Content starts

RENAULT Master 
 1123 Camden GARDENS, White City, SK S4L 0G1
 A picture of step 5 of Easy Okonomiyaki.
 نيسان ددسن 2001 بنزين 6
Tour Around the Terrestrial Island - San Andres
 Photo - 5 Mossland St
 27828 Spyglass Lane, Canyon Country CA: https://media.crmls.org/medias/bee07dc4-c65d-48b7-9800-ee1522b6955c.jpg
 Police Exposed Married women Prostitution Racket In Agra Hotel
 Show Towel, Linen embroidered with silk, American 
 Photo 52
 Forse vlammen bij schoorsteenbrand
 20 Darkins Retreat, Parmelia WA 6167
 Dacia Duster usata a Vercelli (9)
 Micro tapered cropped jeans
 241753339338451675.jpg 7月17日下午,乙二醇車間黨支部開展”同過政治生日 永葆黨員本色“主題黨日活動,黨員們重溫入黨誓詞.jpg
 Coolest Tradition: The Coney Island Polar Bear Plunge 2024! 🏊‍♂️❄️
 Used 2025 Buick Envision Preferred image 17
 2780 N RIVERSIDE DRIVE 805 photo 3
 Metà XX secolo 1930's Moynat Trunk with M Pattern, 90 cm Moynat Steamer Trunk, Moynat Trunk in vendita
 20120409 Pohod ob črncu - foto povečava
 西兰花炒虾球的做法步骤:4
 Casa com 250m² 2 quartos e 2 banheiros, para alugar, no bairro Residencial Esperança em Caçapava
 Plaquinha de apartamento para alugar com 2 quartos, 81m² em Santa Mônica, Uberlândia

Content ends

> [Exercise objective]: Rewrite all of the rows above, changing every instance of "Trunk" to "Chest" and leaving everything else as it is.

> [Output]:
RENAULT Master 
 1123 Camden GARDENS, White City, SK S4L 0G1
 A picture of step 5 of Easy Okonomiyaki.
 نيسان ددسن 2001 بنزين 6
Tour Around the Terrestrial Island - San Andres
 Photo - 5 Mossland St
 27828 Spyglass Lane, Canyon Country CA: https://media.crmls.org/medias/bee07dc4-c65d-48b7-9800-ee1522b6955c.jpg
 Police Exposed Married women Prostitution Racket In Agra Hotel
 Show Towel, Linen embroidered with silk, American 
 Photo 52
 Forse vlammen bij schoorsteenbrand
 20 Darkins Retreat, Parmelia WA 6167
 Dacia Duster usata a Vercelli (9)
 Micro tapered cropped jeans
 241753339338451675.jpg 7月17日下午,乙二醇車間黨支部開展”同過政治生日 永葆黨員本色“主題黨日活動,黨員們重溫入黨誓詞.jpg
 Coolest Tradition: The Coney Island Polar Bear Plunge 2024! 🏊‍♂️❄️
 Used 2025 Buick Envision Preferred image 17
 2780 N RIVERSIDE DRIVE 805 photo 3
 Metà XX secolo 1930's Moynat Chest with M Pattern, 90 cm Moynat Steamer Chest, Moynat Chest in vendita
 20120409 Pohod ob črncu - foto povečava
 西兰花炒虾球的做法步骤:4
 Casa com 250m² 2 quartos e 2 banheiros, para alugar, no bairro Residencial Esperança em Caçapava
 Plaquinha de apartamento para alugar com 2 quartos, 81m² em Santa Mônica, Uberlândia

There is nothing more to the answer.